● **Work instructions**: Return the rows below without alteration, starting from the very first and continuing down to and including the line that contains "139L103 156L130 158L179".
· · · ·
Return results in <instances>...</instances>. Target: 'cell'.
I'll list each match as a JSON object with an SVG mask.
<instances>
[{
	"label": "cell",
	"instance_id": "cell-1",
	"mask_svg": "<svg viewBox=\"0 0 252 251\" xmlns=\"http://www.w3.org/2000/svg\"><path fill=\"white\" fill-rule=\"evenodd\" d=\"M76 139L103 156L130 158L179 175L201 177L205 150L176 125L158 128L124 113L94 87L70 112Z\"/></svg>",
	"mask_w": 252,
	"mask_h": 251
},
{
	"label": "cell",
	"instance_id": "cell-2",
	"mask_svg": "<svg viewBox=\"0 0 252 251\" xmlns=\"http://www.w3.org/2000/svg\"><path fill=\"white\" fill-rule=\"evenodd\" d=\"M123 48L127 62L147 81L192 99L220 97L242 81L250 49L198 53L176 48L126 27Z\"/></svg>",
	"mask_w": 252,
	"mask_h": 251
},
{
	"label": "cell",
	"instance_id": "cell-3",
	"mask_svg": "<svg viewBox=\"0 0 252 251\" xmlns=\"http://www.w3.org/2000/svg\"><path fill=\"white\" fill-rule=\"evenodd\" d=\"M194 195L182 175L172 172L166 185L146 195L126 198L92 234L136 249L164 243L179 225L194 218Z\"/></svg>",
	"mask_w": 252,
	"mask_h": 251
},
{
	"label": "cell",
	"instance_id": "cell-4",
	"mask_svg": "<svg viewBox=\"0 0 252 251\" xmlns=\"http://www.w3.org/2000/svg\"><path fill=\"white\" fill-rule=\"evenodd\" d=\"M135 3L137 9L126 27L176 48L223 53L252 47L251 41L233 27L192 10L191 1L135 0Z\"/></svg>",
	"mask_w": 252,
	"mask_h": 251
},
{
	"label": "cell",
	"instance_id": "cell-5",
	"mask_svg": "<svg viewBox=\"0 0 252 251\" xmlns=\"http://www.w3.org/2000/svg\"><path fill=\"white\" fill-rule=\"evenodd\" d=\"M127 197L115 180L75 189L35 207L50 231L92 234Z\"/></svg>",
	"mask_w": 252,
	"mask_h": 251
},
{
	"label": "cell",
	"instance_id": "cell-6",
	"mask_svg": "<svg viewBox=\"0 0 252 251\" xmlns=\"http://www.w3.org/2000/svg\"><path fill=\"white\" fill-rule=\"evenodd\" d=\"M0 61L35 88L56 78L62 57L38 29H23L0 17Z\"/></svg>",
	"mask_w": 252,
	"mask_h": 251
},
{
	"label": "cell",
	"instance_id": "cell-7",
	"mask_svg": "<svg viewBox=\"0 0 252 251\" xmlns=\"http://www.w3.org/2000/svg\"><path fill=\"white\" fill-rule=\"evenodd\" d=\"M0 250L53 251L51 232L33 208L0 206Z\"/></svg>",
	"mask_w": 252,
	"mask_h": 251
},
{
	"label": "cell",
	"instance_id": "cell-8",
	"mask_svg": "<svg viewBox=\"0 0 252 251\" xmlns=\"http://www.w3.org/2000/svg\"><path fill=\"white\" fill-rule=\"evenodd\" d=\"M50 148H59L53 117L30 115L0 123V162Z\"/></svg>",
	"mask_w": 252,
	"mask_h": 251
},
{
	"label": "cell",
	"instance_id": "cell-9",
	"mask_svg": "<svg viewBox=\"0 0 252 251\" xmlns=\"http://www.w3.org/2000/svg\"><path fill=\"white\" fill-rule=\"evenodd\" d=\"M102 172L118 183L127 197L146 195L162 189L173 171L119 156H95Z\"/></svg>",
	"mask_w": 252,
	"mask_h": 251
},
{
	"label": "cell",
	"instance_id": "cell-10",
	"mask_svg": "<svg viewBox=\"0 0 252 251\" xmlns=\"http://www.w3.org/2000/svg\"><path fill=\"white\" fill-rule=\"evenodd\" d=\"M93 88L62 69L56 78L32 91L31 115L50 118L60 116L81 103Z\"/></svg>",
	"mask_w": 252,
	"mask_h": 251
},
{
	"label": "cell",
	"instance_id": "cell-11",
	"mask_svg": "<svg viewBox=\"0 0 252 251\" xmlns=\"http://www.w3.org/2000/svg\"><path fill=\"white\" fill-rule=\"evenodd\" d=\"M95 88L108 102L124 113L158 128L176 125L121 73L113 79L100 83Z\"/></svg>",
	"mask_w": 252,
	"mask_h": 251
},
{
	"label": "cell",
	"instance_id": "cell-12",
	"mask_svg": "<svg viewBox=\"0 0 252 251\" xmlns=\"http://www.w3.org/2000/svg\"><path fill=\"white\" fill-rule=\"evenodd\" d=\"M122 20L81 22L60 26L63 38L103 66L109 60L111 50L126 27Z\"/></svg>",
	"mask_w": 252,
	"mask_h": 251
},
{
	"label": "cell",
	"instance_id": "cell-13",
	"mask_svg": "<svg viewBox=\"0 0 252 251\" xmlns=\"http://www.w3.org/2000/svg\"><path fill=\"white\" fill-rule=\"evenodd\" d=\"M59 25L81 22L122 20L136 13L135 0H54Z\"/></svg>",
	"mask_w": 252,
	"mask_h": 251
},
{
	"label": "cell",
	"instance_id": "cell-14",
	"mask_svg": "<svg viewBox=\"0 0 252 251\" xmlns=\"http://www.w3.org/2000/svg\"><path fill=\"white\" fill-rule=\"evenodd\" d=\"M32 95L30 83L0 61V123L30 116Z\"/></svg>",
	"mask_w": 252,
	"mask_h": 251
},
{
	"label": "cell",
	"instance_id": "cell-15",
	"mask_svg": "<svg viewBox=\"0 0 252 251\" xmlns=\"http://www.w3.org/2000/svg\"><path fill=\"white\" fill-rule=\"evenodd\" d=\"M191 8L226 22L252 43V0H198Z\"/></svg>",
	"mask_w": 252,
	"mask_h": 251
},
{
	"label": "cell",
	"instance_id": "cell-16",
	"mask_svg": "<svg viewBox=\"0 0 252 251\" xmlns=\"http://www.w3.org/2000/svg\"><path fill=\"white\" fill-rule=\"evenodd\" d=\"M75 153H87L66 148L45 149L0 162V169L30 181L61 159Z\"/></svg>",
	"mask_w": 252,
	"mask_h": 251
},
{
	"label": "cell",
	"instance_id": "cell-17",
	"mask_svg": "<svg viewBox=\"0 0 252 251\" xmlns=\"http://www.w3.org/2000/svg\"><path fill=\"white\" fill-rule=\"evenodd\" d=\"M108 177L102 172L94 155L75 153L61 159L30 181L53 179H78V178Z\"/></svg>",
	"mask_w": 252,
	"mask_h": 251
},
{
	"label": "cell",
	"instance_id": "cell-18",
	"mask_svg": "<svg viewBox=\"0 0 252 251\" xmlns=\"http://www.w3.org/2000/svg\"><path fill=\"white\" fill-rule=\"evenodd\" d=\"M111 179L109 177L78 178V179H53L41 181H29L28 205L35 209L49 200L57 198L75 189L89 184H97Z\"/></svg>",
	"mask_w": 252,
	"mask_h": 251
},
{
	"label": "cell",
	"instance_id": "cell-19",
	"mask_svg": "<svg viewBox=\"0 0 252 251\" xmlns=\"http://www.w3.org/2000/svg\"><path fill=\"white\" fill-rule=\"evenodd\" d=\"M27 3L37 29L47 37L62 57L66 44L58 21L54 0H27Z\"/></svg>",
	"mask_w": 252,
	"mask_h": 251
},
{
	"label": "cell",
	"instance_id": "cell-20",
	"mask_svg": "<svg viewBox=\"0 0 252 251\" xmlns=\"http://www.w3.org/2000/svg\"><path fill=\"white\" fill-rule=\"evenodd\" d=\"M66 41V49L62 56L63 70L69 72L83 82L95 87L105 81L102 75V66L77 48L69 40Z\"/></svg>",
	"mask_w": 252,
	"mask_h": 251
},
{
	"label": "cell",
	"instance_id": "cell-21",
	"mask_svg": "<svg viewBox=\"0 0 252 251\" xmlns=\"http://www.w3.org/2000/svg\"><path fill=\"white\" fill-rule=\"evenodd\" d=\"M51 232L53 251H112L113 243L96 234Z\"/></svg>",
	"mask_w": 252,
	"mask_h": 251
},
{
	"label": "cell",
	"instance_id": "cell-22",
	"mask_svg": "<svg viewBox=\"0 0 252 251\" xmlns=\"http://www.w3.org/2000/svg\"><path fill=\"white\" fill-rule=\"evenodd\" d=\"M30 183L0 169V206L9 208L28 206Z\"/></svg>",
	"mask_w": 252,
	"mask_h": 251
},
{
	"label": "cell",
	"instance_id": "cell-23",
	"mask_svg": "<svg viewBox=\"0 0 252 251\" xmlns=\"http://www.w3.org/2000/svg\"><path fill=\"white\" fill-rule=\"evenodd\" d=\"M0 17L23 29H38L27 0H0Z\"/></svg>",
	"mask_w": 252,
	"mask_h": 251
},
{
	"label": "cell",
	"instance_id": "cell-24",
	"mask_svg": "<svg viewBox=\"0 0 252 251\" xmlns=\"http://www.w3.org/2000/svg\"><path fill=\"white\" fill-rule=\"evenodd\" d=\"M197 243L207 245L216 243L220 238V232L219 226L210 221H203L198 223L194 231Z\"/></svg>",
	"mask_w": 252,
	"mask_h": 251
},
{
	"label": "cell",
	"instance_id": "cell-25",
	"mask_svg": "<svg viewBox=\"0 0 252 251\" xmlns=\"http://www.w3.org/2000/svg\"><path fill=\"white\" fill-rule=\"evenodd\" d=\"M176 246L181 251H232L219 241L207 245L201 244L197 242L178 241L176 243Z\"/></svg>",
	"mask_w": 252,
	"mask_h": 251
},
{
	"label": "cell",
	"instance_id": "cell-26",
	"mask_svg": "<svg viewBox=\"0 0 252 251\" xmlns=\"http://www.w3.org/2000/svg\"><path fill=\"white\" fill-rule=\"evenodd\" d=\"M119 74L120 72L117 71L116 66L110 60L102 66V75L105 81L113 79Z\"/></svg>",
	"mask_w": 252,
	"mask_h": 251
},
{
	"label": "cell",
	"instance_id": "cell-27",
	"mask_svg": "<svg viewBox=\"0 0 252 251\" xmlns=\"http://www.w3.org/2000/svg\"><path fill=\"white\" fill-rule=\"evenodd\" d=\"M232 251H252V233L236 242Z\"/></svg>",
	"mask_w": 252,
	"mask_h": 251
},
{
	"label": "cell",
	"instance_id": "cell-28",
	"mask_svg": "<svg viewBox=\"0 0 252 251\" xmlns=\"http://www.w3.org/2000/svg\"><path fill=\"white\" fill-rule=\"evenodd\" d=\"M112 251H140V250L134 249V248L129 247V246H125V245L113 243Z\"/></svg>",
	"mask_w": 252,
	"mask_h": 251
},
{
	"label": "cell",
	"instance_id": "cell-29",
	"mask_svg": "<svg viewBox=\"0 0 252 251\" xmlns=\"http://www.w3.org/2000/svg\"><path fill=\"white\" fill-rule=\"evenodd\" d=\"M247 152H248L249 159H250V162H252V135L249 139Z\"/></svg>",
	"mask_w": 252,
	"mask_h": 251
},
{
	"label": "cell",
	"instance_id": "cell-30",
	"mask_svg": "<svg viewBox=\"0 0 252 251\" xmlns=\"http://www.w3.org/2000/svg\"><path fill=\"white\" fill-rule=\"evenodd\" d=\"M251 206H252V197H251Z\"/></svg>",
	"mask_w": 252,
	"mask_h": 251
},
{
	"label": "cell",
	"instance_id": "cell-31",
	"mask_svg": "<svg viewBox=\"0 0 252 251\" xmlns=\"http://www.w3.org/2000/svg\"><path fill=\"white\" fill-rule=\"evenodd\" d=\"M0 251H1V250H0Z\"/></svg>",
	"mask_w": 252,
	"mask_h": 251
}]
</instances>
· · · ·
● **The solution**:
Return results in <instances>...</instances>. Target: 'cell'.
I'll list each match as a JSON object with an SVG mask.
<instances>
[{
	"label": "cell",
	"instance_id": "cell-1",
	"mask_svg": "<svg viewBox=\"0 0 252 251\" xmlns=\"http://www.w3.org/2000/svg\"><path fill=\"white\" fill-rule=\"evenodd\" d=\"M76 139L103 156L130 158L179 175L201 177L205 150L176 125L158 128L124 113L94 87L70 112Z\"/></svg>",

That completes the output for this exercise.